== Extracted information ==
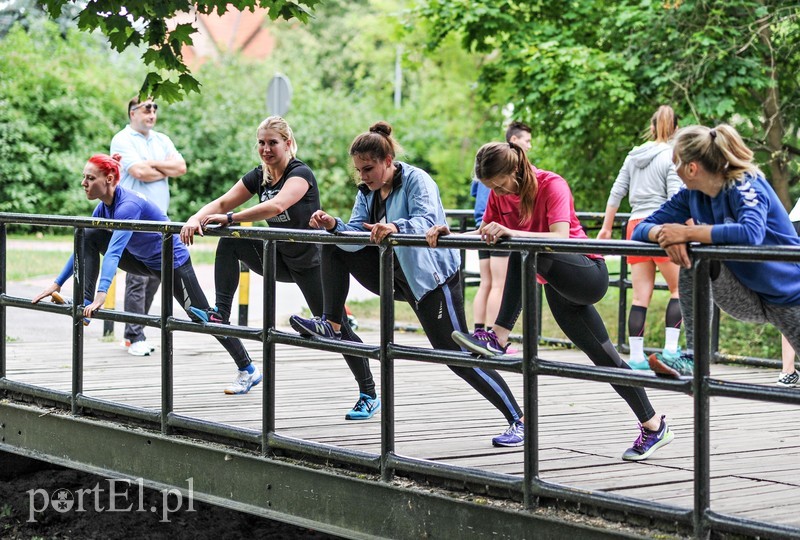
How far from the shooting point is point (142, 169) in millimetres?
8617

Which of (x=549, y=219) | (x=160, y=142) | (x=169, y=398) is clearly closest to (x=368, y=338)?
(x=160, y=142)

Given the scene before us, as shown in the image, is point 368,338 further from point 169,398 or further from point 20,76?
point 20,76

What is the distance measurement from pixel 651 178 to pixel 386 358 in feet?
12.1

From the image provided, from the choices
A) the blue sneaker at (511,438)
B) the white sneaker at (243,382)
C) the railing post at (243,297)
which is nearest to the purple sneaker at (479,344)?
the blue sneaker at (511,438)

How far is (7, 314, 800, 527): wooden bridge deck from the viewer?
461 centimetres

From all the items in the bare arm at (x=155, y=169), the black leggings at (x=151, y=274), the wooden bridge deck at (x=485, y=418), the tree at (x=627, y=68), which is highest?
the tree at (x=627, y=68)

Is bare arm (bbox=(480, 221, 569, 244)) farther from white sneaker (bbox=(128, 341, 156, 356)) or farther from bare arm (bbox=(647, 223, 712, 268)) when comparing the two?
white sneaker (bbox=(128, 341, 156, 356))

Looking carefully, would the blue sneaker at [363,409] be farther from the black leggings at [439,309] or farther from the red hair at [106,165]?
the red hair at [106,165]

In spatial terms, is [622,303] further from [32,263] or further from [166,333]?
[32,263]

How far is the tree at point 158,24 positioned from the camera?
6.59 meters

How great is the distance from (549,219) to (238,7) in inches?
109

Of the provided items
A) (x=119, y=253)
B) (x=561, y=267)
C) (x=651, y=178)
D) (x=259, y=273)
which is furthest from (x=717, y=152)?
(x=651, y=178)

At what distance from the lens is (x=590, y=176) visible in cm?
1517

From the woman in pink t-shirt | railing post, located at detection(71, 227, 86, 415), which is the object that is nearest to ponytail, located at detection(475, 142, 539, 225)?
the woman in pink t-shirt
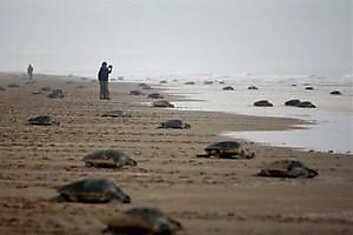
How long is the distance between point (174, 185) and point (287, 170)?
2.13 metres

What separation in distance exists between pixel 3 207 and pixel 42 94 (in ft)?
103

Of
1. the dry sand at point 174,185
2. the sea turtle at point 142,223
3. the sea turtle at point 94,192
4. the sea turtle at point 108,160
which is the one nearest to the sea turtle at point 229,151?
the dry sand at point 174,185

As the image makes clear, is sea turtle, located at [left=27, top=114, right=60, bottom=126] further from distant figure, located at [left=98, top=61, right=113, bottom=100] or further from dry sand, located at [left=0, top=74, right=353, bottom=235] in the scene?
distant figure, located at [left=98, top=61, right=113, bottom=100]

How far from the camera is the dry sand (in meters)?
8.99

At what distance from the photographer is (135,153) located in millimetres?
15734

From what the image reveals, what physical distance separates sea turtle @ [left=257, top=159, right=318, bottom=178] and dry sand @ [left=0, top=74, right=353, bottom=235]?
24 centimetres

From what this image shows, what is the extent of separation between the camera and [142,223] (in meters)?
7.79

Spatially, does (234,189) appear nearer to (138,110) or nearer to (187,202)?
(187,202)

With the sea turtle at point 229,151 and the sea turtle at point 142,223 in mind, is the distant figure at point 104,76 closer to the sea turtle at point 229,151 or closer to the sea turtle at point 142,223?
the sea turtle at point 229,151

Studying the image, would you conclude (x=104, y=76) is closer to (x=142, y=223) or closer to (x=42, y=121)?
(x=42, y=121)

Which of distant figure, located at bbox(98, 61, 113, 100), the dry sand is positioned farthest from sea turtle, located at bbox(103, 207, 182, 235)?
distant figure, located at bbox(98, 61, 113, 100)

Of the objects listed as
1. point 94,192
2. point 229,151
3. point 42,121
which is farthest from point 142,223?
point 42,121

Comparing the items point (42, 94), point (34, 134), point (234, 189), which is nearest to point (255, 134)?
point (34, 134)

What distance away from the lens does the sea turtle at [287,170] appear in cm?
1244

== Exercise directions ==
Turn all the lines above into a numbered list, dropping the blank lines and leaving out the pictures.

== Result for this task ==
1. How far from the shooting point is point (142, 169) in millimetres?
2. 8617
3. Which of (x=549, y=219) | (x=160, y=142) | (x=169, y=398) is clearly closest to (x=368, y=338)?
4. (x=160, y=142)
5. Given the scene before us, as shown in the image, is point 368,338 further from point 169,398 or further from point 20,76?
6. point 20,76
7. What is the distance measurement from pixel 651 178 to pixel 386 358 in feet?
8. 12.1
9. From the image provided, from the choices
10. A) the blue sneaker at (511,438)
11. B) the white sneaker at (243,382)
12. C) the railing post at (243,297)
13. which is nearest to the purple sneaker at (479,344)?
14. the blue sneaker at (511,438)
15. How far is (7, 314, 800, 527): wooden bridge deck from the viewer?
16. 461 centimetres
17. From all the items in the bare arm at (x=155, y=169), the black leggings at (x=151, y=274), the wooden bridge deck at (x=485, y=418), the tree at (x=627, y=68), which is highest?
18. the tree at (x=627, y=68)
19. Is bare arm (bbox=(480, 221, 569, 244)) farther from white sneaker (bbox=(128, 341, 156, 356)) or farther from bare arm (bbox=(647, 223, 712, 268)) when comparing the two?
20. white sneaker (bbox=(128, 341, 156, 356))
21. Looking carefully, would the blue sneaker at [363,409] be farther from the black leggings at [439,309] or farther from the red hair at [106,165]?
22. the red hair at [106,165]
23. In spatial terms, is [622,303] further from [32,263] or further from [166,333]?
24. [32,263]
25. How far is the tree at point 158,24 positioned from the camera?
26. 6.59 meters
27. How great is the distance from (549,219) to (238,7) in inches?
28. 109
29. Of the provided items
30. A) (x=119, y=253)
31. B) (x=561, y=267)
32. C) (x=651, y=178)
33. D) (x=259, y=273)
34. which is furthest from (x=717, y=152)?
35. (x=651, y=178)
36. At what distance from the lens is (x=590, y=176) visible in cm?
37. 1517
38. From the woman in pink t-shirt | railing post, located at detection(71, 227, 86, 415), which is the object that is nearest to ponytail, located at detection(475, 142, 539, 225)?
39. the woman in pink t-shirt
40. How long is the distance between point (174, 185) and point (287, 170)?
41. 2.13 metres
42. What separation in distance exists between pixel 3 207 and pixel 42 94 (in ft)?
43. 103
44. Of
45. 1. the dry sand at point 174,185
46. 2. the sea turtle at point 142,223
47. 3. the sea turtle at point 94,192
48. 4. the sea turtle at point 108,160
49. which is the one nearest to the sea turtle at point 229,151?
50. the dry sand at point 174,185
51. As the image makes clear, is sea turtle, located at [left=27, top=114, right=60, bottom=126] further from distant figure, located at [left=98, top=61, right=113, bottom=100] or further from dry sand, located at [left=0, top=74, right=353, bottom=235] in the scene?
52. distant figure, located at [left=98, top=61, right=113, bottom=100]
53. How far from the camera is the dry sand (in meters)?
54. 8.99
55. At what distance from the photographer is (135,153) located in millimetres?
56. 15734
57. From what the image reveals, what physical distance separates sea turtle @ [left=257, top=159, right=318, bottom=178] and dry sand @ [left=0, top=74, right=353, bottom=235]?
58. 24 centimetres
59. From what this image shows, what is the extent of separation between the camera and [142,223] (in meters)?
60. 7.79
61. Spatially, does (234,189) appear nearer to (138,110) or nearer to (187,202)?
62. (187,202)
63. With the sea turtle at point 229,151 and the sea turtle at point 142,223 in mind, is the distant figure at point 104,76 closer to the sea turtle at point 229,151 or closer to the sea turtle at point 142,223?
64. the sea turtle at point 229,151
65. Studying the image, would you conclude (x=104, y=76) is closer to (x=142, y=223) or closer to (x=42, y=121)?
66. (x=42, y=121)
67. Which of distant figure, located at bbox(98, 61, 113, 100), the dry sand is positioned farthest from sea turtle, located at bbox(103, 207, 182, 235)?
68. distant figure, located at bbox(98, 61, 113, 100)
69. Of the objects listed as
70. 1. point 94,192
71. 2. point 229,151
72. 3. point 42,121
73. which is farthest from point 142,223?
74. point 42,121
75. Comparing the items point (42, 94), point (34, 134), point (234, 189), which is nearest to point (255, 134)?
76. point (34, 134)
77. What distance away from the lens does the sea turtle at [287,170] appear in cm?
78. 1244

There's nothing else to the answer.